Before, Now & Then, trailer, by Indonesian filmmaker Kamila Andini, is one of twelve films in competition for the Sydney Film Prize, at the 2022 Sydney Film Festival:

Kamila Andini tells a very personal story set against the backdrop of tumultuous political times in Indonesia in this beguiling period drama. Nana (a luminous Happy Salma) loses her family, including her husband, in the war in West Java. Years later, now in the 1960s, we meet her again. Her poverty now a thing of the past, she has remarried a significantly older man, Mr Darga, who is wealthy and a philanderer. Though her life is comfortable, Nana’s dreams are still occupied by the past.

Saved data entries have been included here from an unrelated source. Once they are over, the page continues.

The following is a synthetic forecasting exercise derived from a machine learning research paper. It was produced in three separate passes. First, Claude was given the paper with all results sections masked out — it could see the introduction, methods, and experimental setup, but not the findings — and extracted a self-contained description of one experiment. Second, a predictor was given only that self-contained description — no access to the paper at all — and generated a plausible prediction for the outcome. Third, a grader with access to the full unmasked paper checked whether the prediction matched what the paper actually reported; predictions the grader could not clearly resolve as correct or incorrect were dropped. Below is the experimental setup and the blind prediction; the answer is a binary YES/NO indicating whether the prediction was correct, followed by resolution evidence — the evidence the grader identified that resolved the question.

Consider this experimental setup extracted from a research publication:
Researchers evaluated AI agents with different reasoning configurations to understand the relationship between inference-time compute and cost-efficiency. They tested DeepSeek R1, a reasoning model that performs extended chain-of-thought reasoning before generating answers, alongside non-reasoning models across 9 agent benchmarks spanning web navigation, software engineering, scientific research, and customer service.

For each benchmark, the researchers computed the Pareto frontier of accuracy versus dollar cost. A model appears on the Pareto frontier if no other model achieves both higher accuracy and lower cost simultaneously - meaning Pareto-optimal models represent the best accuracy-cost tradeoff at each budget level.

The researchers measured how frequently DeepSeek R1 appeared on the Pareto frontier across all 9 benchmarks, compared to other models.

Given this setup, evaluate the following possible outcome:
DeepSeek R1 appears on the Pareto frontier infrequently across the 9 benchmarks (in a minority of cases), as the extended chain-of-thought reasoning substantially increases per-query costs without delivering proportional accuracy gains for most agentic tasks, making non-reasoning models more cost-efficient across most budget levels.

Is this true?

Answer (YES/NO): NO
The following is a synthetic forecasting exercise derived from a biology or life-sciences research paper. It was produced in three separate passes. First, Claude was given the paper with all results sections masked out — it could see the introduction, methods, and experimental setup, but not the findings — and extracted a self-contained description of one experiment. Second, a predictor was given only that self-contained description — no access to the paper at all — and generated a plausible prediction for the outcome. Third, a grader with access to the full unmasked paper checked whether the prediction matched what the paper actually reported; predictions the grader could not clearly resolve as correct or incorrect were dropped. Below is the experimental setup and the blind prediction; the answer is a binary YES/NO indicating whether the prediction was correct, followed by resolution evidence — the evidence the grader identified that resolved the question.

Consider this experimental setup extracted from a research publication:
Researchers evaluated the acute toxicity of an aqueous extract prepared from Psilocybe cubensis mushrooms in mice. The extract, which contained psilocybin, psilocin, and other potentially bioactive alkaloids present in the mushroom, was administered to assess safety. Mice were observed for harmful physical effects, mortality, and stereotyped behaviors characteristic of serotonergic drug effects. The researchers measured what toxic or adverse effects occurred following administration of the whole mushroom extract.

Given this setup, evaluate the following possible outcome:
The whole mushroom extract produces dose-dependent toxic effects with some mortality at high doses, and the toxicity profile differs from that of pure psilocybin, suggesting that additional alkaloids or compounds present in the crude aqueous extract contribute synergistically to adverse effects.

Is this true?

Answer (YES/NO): NO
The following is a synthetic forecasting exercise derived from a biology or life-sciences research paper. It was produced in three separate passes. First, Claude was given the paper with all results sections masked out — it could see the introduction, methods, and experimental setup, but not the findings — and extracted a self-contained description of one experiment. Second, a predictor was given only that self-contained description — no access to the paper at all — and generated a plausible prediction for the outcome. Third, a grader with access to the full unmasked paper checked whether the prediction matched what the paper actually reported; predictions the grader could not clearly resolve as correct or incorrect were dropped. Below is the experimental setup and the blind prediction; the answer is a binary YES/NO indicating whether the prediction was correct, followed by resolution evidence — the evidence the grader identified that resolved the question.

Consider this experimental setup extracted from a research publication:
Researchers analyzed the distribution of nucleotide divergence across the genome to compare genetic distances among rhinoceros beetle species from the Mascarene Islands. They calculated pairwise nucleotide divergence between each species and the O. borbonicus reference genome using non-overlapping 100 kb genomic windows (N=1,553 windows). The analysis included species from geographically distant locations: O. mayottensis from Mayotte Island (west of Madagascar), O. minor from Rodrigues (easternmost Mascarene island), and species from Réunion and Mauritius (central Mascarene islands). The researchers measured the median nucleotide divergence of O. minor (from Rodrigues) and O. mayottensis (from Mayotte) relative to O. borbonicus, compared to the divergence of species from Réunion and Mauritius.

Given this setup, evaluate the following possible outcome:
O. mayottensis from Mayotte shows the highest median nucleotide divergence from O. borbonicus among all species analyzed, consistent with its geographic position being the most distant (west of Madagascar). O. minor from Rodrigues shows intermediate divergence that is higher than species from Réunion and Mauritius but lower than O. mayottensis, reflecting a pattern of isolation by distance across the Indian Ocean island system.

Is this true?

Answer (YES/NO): YES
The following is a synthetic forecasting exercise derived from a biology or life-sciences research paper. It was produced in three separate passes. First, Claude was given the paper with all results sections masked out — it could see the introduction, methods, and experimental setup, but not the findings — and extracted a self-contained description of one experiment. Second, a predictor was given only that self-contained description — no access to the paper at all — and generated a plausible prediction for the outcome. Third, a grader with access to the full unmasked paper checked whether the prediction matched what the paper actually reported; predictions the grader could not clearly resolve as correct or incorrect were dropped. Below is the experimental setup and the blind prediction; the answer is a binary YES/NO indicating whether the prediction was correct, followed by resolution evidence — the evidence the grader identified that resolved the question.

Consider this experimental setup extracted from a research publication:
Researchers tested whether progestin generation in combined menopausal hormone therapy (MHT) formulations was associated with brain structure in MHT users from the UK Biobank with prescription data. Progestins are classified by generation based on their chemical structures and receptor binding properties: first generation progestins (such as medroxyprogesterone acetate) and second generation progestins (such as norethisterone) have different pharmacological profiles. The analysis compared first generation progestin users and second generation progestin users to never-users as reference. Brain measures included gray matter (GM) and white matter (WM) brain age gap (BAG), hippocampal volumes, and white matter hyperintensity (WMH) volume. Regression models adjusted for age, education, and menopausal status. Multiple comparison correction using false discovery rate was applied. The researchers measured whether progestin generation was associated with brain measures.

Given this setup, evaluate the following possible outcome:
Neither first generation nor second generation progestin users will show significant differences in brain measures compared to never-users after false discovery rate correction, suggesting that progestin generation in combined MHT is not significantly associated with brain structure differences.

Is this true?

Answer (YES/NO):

A chance discovery of a carelessly forgotten item of clothing leads Nana to discover that Darga is having an affair with an even younger local woman, Ino. What follows is unexpected. Rather than a confrontation, Nana and Ino become friends, and take comfort in each other, jointly imagining a path to freedom. Meanwhile, through talk in the town of secret communists, and on radio broadcasts, the political tensions that will alter the future of Indonesia are made clear.

Before, Now & Then, also known as Nana, is competing against eleven other films for the Sydney Film Prize, the winner of which will be announced on Sunday 19 June 2022.

It looks like a tight contest to me.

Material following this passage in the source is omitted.